TASK DESCRIPTION
Return all the data, word for word.

--- ITEMS ---

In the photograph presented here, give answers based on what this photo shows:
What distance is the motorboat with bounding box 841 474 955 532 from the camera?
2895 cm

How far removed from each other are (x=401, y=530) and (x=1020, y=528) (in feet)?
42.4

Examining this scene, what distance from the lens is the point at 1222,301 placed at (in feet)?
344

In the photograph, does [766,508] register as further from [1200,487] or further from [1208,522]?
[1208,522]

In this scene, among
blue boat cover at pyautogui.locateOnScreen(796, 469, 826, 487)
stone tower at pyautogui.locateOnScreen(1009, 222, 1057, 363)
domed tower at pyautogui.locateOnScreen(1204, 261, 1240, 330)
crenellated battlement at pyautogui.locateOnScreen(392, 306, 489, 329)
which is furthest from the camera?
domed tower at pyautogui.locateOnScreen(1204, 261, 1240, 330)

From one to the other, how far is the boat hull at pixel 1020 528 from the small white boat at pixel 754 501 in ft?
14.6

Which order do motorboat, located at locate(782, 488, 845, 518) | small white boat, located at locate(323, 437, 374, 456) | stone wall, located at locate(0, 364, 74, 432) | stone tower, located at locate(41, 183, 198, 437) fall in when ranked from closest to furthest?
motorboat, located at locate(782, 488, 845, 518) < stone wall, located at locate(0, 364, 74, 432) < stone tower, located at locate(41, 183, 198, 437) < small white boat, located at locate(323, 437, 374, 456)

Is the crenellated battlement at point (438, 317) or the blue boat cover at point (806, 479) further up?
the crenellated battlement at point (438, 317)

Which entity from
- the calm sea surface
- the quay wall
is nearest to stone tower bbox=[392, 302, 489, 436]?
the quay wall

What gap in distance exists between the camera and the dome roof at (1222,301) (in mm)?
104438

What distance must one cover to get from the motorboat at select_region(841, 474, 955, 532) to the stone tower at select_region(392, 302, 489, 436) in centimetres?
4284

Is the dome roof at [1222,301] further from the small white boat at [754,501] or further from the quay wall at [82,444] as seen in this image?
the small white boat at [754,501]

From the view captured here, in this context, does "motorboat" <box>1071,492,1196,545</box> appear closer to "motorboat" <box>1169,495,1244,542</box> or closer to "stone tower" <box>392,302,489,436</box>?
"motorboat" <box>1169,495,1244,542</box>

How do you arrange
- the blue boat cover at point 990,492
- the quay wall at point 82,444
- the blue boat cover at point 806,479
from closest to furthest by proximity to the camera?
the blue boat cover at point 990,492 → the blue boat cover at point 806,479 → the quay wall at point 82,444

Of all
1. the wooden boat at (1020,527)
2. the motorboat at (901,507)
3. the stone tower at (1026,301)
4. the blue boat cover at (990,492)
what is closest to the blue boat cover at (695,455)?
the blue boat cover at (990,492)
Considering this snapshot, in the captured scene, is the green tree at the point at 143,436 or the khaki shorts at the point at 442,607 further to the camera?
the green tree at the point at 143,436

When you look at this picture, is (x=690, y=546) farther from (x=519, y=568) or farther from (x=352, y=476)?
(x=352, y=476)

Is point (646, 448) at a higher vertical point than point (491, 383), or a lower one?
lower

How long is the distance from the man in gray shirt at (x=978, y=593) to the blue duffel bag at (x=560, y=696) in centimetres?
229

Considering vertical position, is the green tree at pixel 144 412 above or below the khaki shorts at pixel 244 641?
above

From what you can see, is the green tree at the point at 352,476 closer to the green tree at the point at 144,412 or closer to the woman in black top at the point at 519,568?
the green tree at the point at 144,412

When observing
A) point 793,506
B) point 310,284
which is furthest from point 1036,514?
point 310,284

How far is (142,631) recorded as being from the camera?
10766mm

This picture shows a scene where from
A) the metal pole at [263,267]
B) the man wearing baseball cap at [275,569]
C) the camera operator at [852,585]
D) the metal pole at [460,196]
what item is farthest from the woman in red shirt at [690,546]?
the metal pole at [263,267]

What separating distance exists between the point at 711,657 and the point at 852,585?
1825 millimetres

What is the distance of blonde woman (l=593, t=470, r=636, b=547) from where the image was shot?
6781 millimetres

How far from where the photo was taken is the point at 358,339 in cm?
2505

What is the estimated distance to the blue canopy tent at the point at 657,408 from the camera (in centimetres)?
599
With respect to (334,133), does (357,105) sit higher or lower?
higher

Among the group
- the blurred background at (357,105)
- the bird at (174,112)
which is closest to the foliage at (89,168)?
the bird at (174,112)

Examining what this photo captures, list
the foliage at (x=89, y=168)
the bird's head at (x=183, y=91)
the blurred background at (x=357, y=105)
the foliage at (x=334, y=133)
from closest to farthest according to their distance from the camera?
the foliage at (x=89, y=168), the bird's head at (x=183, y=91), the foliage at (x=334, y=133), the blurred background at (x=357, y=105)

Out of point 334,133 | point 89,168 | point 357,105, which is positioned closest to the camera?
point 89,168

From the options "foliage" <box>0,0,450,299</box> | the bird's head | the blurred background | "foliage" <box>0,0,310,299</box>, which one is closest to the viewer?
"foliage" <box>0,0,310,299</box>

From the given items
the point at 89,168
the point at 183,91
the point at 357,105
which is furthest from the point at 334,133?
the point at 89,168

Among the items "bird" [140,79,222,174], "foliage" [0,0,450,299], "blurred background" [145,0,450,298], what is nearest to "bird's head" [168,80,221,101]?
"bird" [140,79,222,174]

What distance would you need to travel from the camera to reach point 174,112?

---

EXERCISE ANSWER
In the photograph presented here, give answers based on what this photo shows:
What distance is the motorboat with bounding box 841 474 955 532 from the camera?
2895 cm

How far removed from each other are (x=401, y=530) and (x=1020, y=528) (in feet)?
42.4

Examining this scene, what distance from the lens is the point at 1222,301 placed at (in feet)?
344

In the photograph, does [766,508] register as further from [1200,487] or further from [1208,522]?
[1208,522]

In this scene, among
blue boat cover at pyautogui.locateOnScreen(796, 469, 826, 487)
stone tower at pyautogui.locateOnScreen(1009, 222, 1057, 363)
domed tower at pyautogui.locateOnScreen(1204, 261, 1240, 330)
crenellated battlement at pyautogui.locateOnScreen(392, 306, 489, 329)
which is furthest from the camera?
domed tower at pyautogui.locateOnScreen(1204, 261, 1240, 330)

From one to the other, how far is the boat hull at pixel 1020 528 from the small white boat at pixel 754 501 in ft?
14.6

Which order do motorboat, located at locate(782, 488, 845, 518) | small white boat, located at locate(323, 437, 374, 456) | stone wall, located at locate(0, 364, 74, 432) | stone tower, located at locate(41, 183, 198, 437) fall in when ranked from closest to furthest?
motorboat, located at locate(782, 488, 845, 518) < stone wall, located at locate(0, 364, 74, 432) < stone tower, located at locate(41, 183, 198, 437) < small white boat, located at locate(323, 437, 374, 456)

Is the crenellated battlement at point (438, 317) or the blue boat cover at point (806, 479) further up?
the crenellated battlement at point (438, 317)

Which entity from
- the calm sea surface
- the quay wall
is nearest to stone tower bbox=[392, 302, 489, 436]?
the quay wall

What gap in distance exists between the camera and the dome roof at (1222,301) (in mm)?
104438

What distance must one cover to get from the motorboat at select_region(841, 474, 955, 532) to the stone tower at select_region(392, 302, 489, 436) in centimetres?
4284

Is the dome roof at [1222,301] further from the small white boat at [754,501] or further from the quay wall at [82,444] as seen in this image?
the small white boat at [754,501]

From the view captured here, in this context, does "motorboat" <box>1071,492,1196,545</box> appear closer to "motorboat" <box>1169,495,1244,542</box> or closer to "stone tower" <box>392,302,489,436</box>?
"motorboat" <box>1169,495,1244,542</box>

How do you arrange
- the blue boat cover at point 990,492
- the quay wall at point 82,444
- the blue boat cover at point 806,479
from closest to furthest by proximity to the camera?
the blue boat cover at point 990,492 → the blue boat cover at point 806,479 → the quay wall at point 82,444

Of all
1. the wooden boat at (1020,527)
2. the motorboat at (901,507)
3. the stone tower at (1026,301)
4. the blue boat cover at (990,492)
what is closest to the blue boat cover at (695,455)?
the blue boat cover at (990,492)
Considering this snapshot, in the captured scene, is the green tree at the point at 143,436 or the khaki shorts at the point at 442,607 further to the camera?
the green tree at the point at 143,436

When you look at this picture, is (x=690, y=546) farther from (x=519, y=568) or farther from (x=352, y=476)?
(x=352, y=476)

Is point (646, 448) at a higher vertical point than point (491, 383), or a lower one?
lower

How long is the distance from the man in gray shirt at (x=978, y=593) to the blue duffel bag at (x=560, y=696) in centimetres?
229

Considering vertical position, is the green tree at pixel 144 412 above or below the khaki shorts at pixel 244 641?
above

From what you can see, is the green tree at the point at 352,476 closer to the green tree at the point at 144,412 or closer to the woman in black top at the point at 519,568?
the green tree at the point at 144,412

When observing
A) point 793,506
B) point 310,284
which is furthest from point 1036,514?
point 310,284

How far is (142,631) recorded as being from the camera?
10766mm

This picture shows a scene where from
A) the metal pole at [263,267]
B) the man wearing baseball cap at [275,569]
C) the camera operator at [852,585]
D) the metal pole at [460,196]
what item is farthest from the woman in red shirt at [690,546]?
the metal pole at [263,267]

What separating distance exists between the point at 711,657 and the point at 852,585?
1825 millimetres

What is the distance of blonde woman (l=593, t=470, r=636, b=547) from where the image was shot?
6781 millimetres

How far from where the photo was taken is the point at 358,339 in cm?
2505

What is the estimated distance to the blue canopy tent at the point at 657,408 from the camera (in centimetres)?
599
With respect to (334,133), does (357,105) sit higher or lower?
higher

Among the group
- the blurred background at (357,105)
- the bird at (174,112)
which is closest to the foliage at (89,168)?
the bird at (174,112)

Examining what this photo captures, list
the foliage at (x=89, y=168)
the bird's head at (x=183, y=91)
the blurred background at (x=357, y=105)
the foliage at (x=334, y=133)
from closest to farthest according to their distance from the camera?
the foliage at (x=89, y=168), the bird's head at (x=183, y=91), the foliage at (x=334, y=133), the blurred background at (x=357, y=105)

Out of point 334,133 | point 89,168 | point 357,105, which is positioned closest to the camera?
point 89,168

From the options "foliage" <box>0,0,450,299</box> | the bird's head | the blurred background | "foliage" <box>0,0,310,299</box>, which one is closest to the viewer?
"foliage" <box>0,0,310,299</box>

From the given items
the point at 89,168
the point at 183,91
the point at 357,105
which is furthest from the point at 334,133?
the point at 89,168

Among the items "bird" [140,79,222,174], "foliage" [0,0,450,299], "blurred background" [145,0,450,298], what is nearest to "bird's head" [168,80,221,101]?
"bird" [140,79,222,174]

What distance would you need to travel from the camera to reach point 174,112?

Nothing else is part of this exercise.